_Vorliegender Text_
^^^^^^^^

# geflochtene Schnur knoten??



## BarschAngler1991 (4. Dezember 2006)

Hi LEute,
da ich zu Weihnachten diverse Angelsachen bekomme, wobei unter anderem geflochtene Schnur bei ist, hat sich mir eine Frage gestellt. Kann man mit geflochtener Schnur genauso gut Knoten binden wie mit Mono? Hab bisher nur mit Mono gefischt. Oder "zerfranst" die Schnur beim binden?
LG euer BarschAngler


----------



## BarschAngler1991 (4. Dezember 2006)

*AW: geflochtene Schnur knoten??*

Noch etwas eingefallen :q
Macht die Farbe der Schnur was aus? Also beißen die Fische nicht wenn die Schnur jetzt gelb ist?


----------



## Kochtoppangler (4. Dezember 2006)

*AW: geflochtene Schnur knoten??*

1. Knoten : Die Knoten bei geflochtener halten wesentlich besser wenn du die Schnur dabei doppelt legst , ansonsten rutscht der Knoten leicht auf oder reißt .
Am einfachsten ist allerdings Knotenlos Verbinder zu benutzen , mit den Teilen hast du fast keine Tragkraftverluste am Knoten und kannst nicht viel falsch machen .

2. Kommt drauf an . Also ich fische vor meiner gelben Fireline immer nen ca. 1m langes Fluo Carbon Vorfach . Das ist für die Fische sogut wie unsichtbar und außerdem  recht abriebfest . Köder direkt an die geflochtene zu knoten würd ich nicht empfehlen ...

Was ists denn für ne Schnur und was für ein Durchmesser ?
Grade Anfänger lassen sich häufig von den Fantasie angaben der Hersteller täuschen ... Wenn du den auf der Schnurspule angegeben Durchmesser verdoppelst und von der angegebenen tragkraft ca. 1/3 abziehst dann hast du halbwegs reelle werte ...


----------



## BarschAngler1991 (4. Dezember 2006)

^^^^^^^^

_Datensätze_

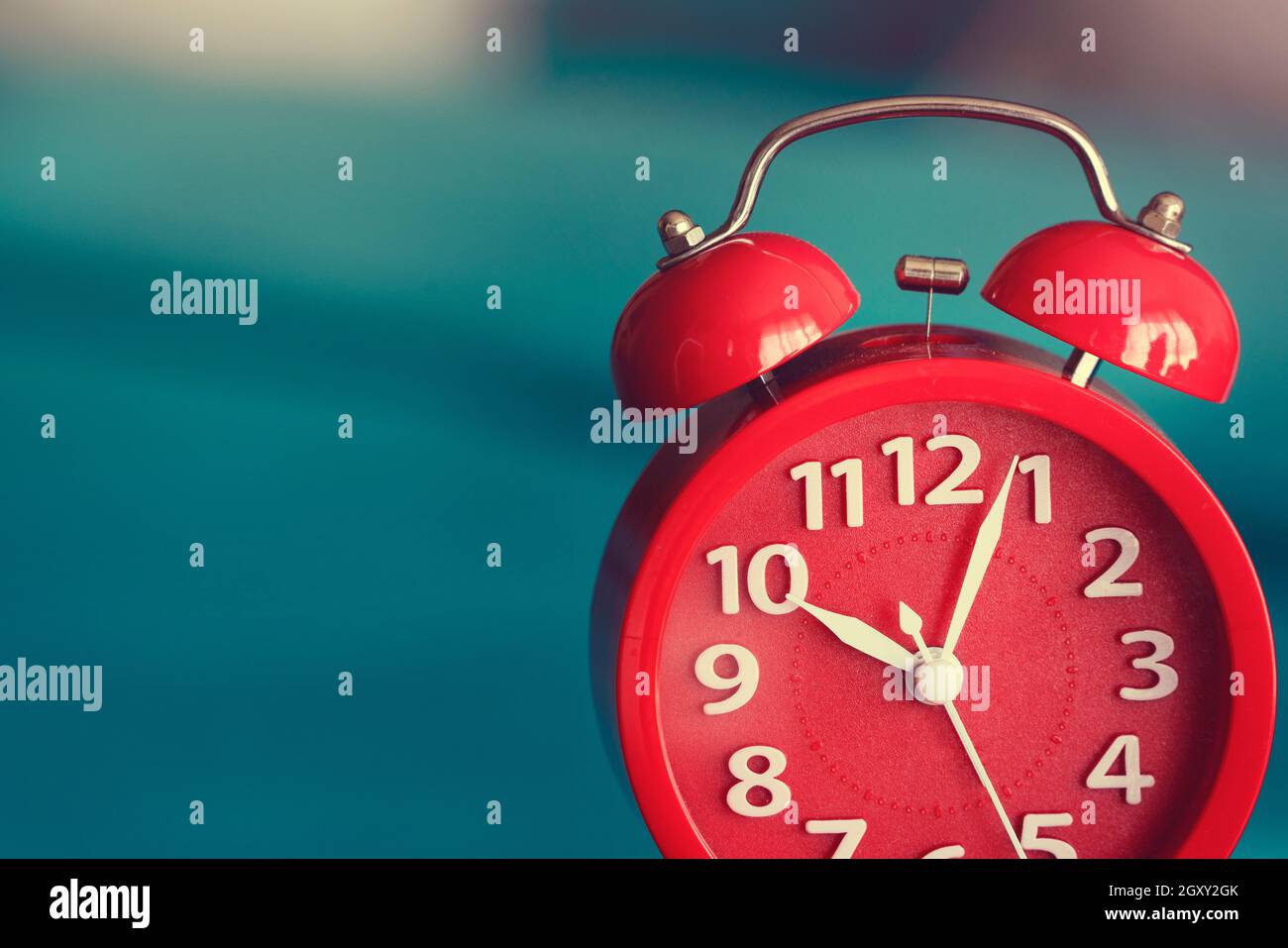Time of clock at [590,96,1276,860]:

^^^^^^^^

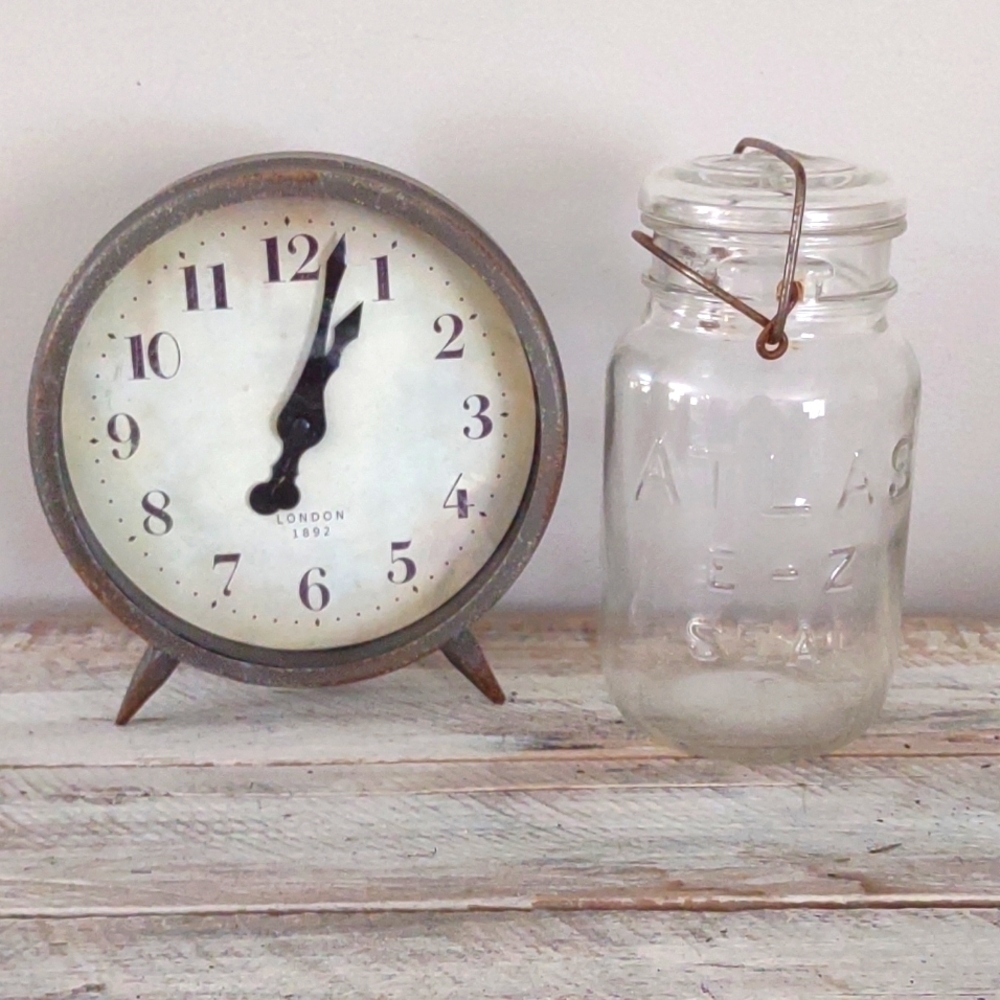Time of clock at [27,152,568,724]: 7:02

^^^^^^^^

_Arbeitsaufträge_
1 – Prüfen Sie, ob die folgenden Aussagen mit dem Text über geflochtene Angelschnur übereinstimmen, und belegen Sie jede Entscheidung mit den maßgeblichen Worten des Textes: (a) Knoten in geflochtener Schnur halten besser, wenn die Schnur dabei doppelt gelegt wird. (b) Kochtoppangler empfiehlt, Köder direkt an die geflochtene Schnur zu knoten. (c) Das Fluo-Carbon-Vorfach, das Kochtoppangler vor seiner gelben Fireline fischt, ist etwa zwei Meter lang.
2 – Wie gelangt man laut dem Text über geflochtene Angelschnur zu halbwegs reellen Werten für Durchmesser und Tragkraft?
3 – Führen Sie den Text über geflochtene Angelschnur im Anschluss an seine letzte Zeile weiter.

_Lösungen der Reihe_
1 –
(a) Ja: „Die Knoten bei geflochtener halten wesentlich besser wenn du die Schnur dabei doppelt legst“
(b) Nein: „Köder direkt an die geflochtene zu knoten würd ich nicht empfehlen“
(c) Nein: „nen ca. 1m langes Fluo Carbon Vorfach“

2 – Man verdoppelt den auf der Schnurspule angegebenen Durchmesser und zieht von der angegebenen Tragkraft ca. 1/3 ab.

3 –
*AW: geflochtene Schnur knoten??*

Hatte die Penn [FONT=Arial,Helvetica]International Dynabraid mit 0,26er und (angeblich) 18,1 kg. Also habe ich das richtig verstanden, dass du an die geflochtene ein Mono-VOrfach knotest?
Ist doch komplizierter mit der geflochtenen als ich dachte 
LG und danke
[/FONT]


----------



## Kochtoppangler (4. Dezember 2006)

*AW: geflochtene Schnur knoten??*

Oha ... Sach ich doch der klassische Fehler  .
Die 0,26er dürfte (mit nem reallen Durchmesser von 0,35 x 0,58 mm [gemessen von Walko http://people.freenet.de/walk.freenet.de/index.html]) n halbes Abschleppseil sein und ist dazu auch noch platt wie ne Flunder .

Glaub nicht das du die hier in Deutschen gewässern außer vielleicht zum Wallerfischen sinnvoll einsetzen kannst .

Zum Angeln auf Barsch , Zander und Hecht sind normalerweise Durchmesser von 0,10 - 0,17 mm im gebrauch .

Das die Hersteller auch immer so be*******n müssen #q


----------



## Torskfisk (4. Dezember 2006)

*AW: geflochtene Schnur knoten??*

Wolltest du die Geflochtene für Norwegen???
wegen dem Durchmesser???
Ansonsten kannst du die Geflochtene prima mit dem Albrightknoten an die Monofile kriegen.
PS: zum Hochseeangeln nehm ich maximal 17`Geflecht


----------



## Zander 41 (4. Dezember 2006)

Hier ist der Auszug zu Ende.